• [What you need to do]
a. Answer these questions about the Ruby regex post, each on its own line:
(i) Which version of Ruby is handling the regexes?
(ii) In which other language was the same pattern tested?
(iii) What does the poster add to the end of the string in the second test?
b. Duplicate part of the Ruby regex post, beginning at the words "From: Iain Barnett" and stopping after the words "route it's chosen?".
c. List every named capture group that appears in the regex pattern in the Ruby regex post.

From: Iain Barnett on
Hi,

I've some more regex questions. I wrote a pattern to check for valid regexes and inspect the parts (we all have our reasons for the things we do:) It wasn't working so I went down to simpler and simpler patterns, but I'm a bit surprised at the way Ruby 1.9 is handling the regexes. I tested the same pattern in Perl and it came out with the answers I'd expect.

Is this down to me using perl regexes for so long, or is there something I'm missing about Ruby's implementation? It appears ^ at the beginning of a string doesn't bind as strongly as I'd expect.


I believe this test should fail as <delim> should be bound to the beginning of the string by the ^ , and the match result is a little bit crazy - shouldn't the main capture be "d\\d" if it's following the logical route it's chosen?
$ ruby -e '
md = /^(?<mors>m)?(?<delim>.)(?<pat>.+?)\g<delim>/.match( %q!/\d\d\\d! )
puts md.inspect
'
#<MatchData "/\\d" mors:nil delim:"d" pat:"\\">


Here I add on a trailing slash to the string, and (I believe) it should bring me back what's between the / / :
$ ruby -e '
md = /^(?<mors>m)?(?<delim>.)(?<pat>.+?)\g<delim>/.match( %q!/\d\d\\d/! )

• [Given information]
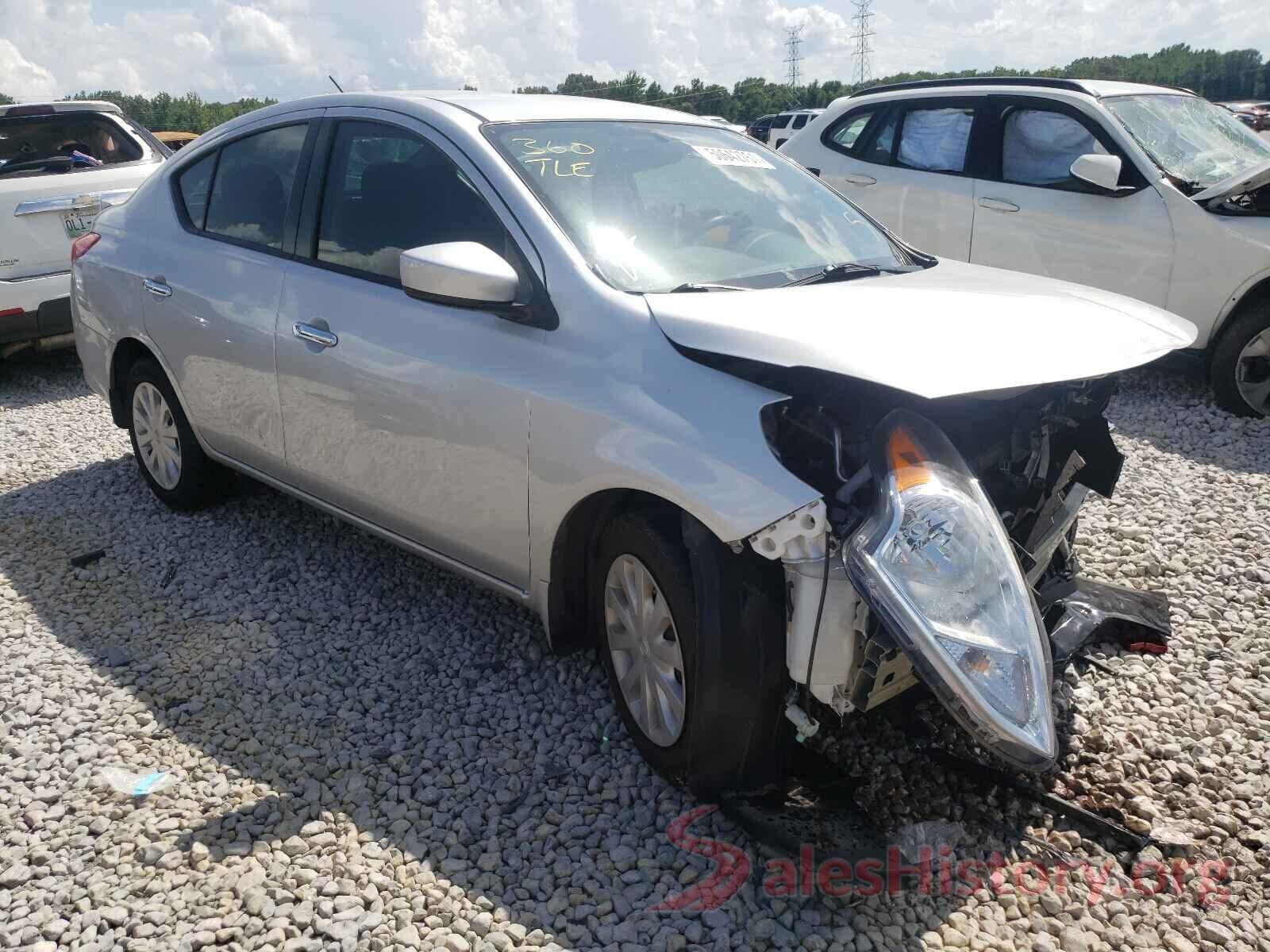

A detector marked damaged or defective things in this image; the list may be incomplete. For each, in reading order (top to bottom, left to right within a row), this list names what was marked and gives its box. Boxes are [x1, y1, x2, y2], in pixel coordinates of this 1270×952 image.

damaged white car [71, 95, 1199, 797]
damaged front end [746, 375, 1173, 771]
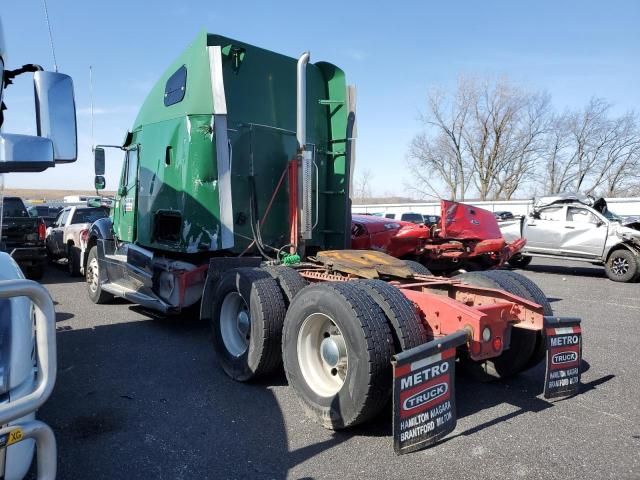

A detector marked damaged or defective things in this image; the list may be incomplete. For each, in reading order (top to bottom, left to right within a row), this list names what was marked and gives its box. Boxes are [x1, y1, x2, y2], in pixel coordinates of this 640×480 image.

• [Solved tasks]
a.
(i) Ruby 1.9
(ii) Perl
(iii) A trailing slash

b.
From: Iain Barnett on
Hi,

I've some more regex questions. I wrote a pattern to check for valid regexes and inspect the parts (we all have our reasons for the things we do:) It wasn't working so I went down to simpler and simpler patterns, but I'm a bit surprised at the way Ruby 1.9 is handling the regexes. I tested the same pattern in Perl and it came out with the answers I'd expect.

Is this down to me using perl regexes for so long, or is there something I'm missing about Ruby's implementation? It appears ^ at the beginning of a string doesn't bind as strongly as I'd expect.


I believe this test should fail as <delim> should be bound to the beginning of the string by the ^ , and the match result is a little bit crazy - shouldn't the main capture be "d\\d" if it's following the logical route it's chosen?

c. mors, delim, pat